Douglas Sirk's Sleep, My Love (1948) is one of those movies in which everybody thinks the woman is hysterical, but it turns out that there really are people plotting against her. Here, Alison Courtland/Claudette Colbert is being terrorized by a psychiatrist with horn-rimmed glasses that no one else has seen. One is reminded of Alfred Hitchcock's The Lady Vanishes (1938), but where that film had a clear intent, I'm not sure what the purpose of Sirk's film is. Was he trying to warn viewers against trusting their spouses? It's skillfully made without being exceptional on any level.

A Time to Love and a Time to Die (1958), in contrast, has a very simple purpose. Not unlike Clint Eastwood's recent Letters From Iwo Jima (2006) about Japanese soldiers fighting in World War II, it wants us to empathize with a single German soldier and his girlfriend. Given their ideological agenda, these films--and Oliver Hirschbiegel's Downfall (2004)--can't deal with the rise of facism, only its decline. Sirk's film begins and ends on the Russian Front in 1944 with the Germans in retreat and taking heavy losses.
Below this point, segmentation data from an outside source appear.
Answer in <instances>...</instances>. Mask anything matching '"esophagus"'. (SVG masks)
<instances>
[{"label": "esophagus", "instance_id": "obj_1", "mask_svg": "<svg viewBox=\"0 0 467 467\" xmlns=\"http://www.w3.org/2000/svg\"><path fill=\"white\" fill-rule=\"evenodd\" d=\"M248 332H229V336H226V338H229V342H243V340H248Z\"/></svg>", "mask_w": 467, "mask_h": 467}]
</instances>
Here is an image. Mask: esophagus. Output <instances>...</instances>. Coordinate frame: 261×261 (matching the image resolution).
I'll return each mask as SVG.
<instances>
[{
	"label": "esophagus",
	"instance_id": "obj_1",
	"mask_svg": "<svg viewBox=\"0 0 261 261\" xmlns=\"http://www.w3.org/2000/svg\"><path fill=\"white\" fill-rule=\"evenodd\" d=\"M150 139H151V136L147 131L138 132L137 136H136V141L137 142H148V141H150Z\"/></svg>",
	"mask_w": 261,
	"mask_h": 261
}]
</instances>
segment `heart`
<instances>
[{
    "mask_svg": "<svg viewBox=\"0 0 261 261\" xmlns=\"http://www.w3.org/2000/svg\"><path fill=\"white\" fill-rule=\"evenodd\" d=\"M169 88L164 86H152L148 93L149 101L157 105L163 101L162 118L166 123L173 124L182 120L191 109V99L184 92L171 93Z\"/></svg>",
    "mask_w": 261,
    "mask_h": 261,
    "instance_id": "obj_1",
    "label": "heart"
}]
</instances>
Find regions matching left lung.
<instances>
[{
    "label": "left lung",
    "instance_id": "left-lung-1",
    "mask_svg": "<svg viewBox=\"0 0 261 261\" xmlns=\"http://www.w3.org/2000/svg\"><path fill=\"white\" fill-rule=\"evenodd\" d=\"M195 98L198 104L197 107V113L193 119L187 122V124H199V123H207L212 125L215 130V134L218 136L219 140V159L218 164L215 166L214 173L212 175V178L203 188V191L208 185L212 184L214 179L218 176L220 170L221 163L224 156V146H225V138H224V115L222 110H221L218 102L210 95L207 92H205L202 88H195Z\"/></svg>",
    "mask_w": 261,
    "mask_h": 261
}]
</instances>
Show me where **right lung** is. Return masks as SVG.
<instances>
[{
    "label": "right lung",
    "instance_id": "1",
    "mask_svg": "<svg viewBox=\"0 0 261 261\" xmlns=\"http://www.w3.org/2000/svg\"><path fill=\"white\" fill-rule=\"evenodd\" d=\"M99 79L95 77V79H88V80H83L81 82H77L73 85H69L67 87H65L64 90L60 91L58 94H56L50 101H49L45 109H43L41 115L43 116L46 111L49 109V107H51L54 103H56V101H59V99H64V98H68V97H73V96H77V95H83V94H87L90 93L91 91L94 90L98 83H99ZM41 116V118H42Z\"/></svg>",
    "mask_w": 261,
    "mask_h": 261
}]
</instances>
While on leave from the front, Ernst Graeber/John Gavin falls in love with and marries a nice girl, Elizabeth Kruse/Liselotte Pulver, whose father (never seen) is in a concentration camp. Despite being a bit sentimental, this works far better as storytelling than either Eastwood or Hischbeigel's films, and Sirk's widescreen compositions are often stunning, especially in the opening and closing scenes which are set mainly outdoors and in the countryside. However, as much as one appreciates the film's non-stereotypical treatment of the Germans, one regrets the way it shies away from the atrocities of the Holocaust.